Fronteira Cristóvão Colombo

A avenida Cristóvão Colombo é a base geográfica do morro que leva ao bairro Moinhos de Vento e estabelece o limite do bairro Floresta. Com prédios de poucos pavimentos, com antigos sobrados, grandes patrimônios preservados, ruínas transformadas em garagens e com prédios contemporâneos de fachadas espelhadas, ela é uma avenida onde se concentra um grande número de serviços comerciais. Sua infraestrutura enjambrada liga o centro ao norte da capital com linhas de ônibus que se entrecruzam aos carros, sobre um asfalto precário, com rachaduras que mostram algumas ferragens das antigas linhas de bonde que passavam por esse local.
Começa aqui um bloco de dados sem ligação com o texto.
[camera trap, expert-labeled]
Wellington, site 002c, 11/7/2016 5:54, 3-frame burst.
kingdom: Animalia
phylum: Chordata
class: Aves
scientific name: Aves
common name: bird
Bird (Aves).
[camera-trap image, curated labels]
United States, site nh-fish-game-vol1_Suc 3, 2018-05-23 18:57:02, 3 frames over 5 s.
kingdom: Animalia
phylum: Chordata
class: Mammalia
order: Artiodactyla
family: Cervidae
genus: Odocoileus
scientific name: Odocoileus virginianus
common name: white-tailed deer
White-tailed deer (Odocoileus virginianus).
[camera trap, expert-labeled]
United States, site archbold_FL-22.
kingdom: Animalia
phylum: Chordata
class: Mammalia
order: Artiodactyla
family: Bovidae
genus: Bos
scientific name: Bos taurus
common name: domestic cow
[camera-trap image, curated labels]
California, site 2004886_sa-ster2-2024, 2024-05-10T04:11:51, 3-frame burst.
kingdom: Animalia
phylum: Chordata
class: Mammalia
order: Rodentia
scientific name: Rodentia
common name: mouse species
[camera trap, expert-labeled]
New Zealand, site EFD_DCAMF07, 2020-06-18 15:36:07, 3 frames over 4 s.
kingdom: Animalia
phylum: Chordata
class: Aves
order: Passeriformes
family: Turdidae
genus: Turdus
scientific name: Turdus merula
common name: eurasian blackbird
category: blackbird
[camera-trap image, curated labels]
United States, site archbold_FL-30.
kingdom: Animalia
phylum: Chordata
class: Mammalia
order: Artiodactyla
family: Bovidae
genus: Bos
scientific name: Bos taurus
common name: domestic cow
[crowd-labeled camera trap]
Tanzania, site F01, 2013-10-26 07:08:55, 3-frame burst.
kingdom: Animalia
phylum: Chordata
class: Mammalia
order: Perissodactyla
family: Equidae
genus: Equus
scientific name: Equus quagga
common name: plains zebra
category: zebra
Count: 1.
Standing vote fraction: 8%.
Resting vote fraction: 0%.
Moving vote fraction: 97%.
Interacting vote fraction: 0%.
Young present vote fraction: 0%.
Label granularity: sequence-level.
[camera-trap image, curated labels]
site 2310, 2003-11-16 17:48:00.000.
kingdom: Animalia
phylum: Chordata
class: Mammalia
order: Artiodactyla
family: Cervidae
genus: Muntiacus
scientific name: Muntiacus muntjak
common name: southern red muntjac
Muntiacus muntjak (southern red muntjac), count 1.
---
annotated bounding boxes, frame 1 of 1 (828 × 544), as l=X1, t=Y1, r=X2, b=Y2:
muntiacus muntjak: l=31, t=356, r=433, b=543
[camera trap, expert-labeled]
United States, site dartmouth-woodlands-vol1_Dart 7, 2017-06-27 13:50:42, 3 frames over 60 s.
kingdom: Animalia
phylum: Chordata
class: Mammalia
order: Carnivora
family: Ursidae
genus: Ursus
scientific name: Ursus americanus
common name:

Essa é a avenida que constitui a fronteira socioeconômica de uma classe média estagnada, ligada à produção industrial e à comercial-financeirizada que manteve uma ascensão e alta concentração de capital. O contraste é visível nos investimentos, nos serviços e na urbanização. Segundo o Atlas do Desenvolvimento no Brasil, com dados de 2010 ( PNUD, 2014 ), a região entre a rua Marquês do Pombal e a avenida Cristóvão Colombo, que agora está anexada ao bairro Moinhos de Vento,1 possui uma renda per capita de R$3.417,25; 78,16% de pessoas entre 18 e 20 anos com escolaridade correspondente ao ensino médio; e Índice de Desenvolvimento Humano (IDH) de 0,927. Por sua vez, a área que compreende o interior do bairro Floresta (entre a avenida Cristóvão Colombo e a rua Voluntários da Pátria) possui uma renda per capita de R$2.512,15; escolaridade de 69,54%; e IDH de 0,878. Claramente há uma distinção, em que o muro invisível da avenida divide o que antes unia a cultura germânica presente na construção dessa parte da cidade.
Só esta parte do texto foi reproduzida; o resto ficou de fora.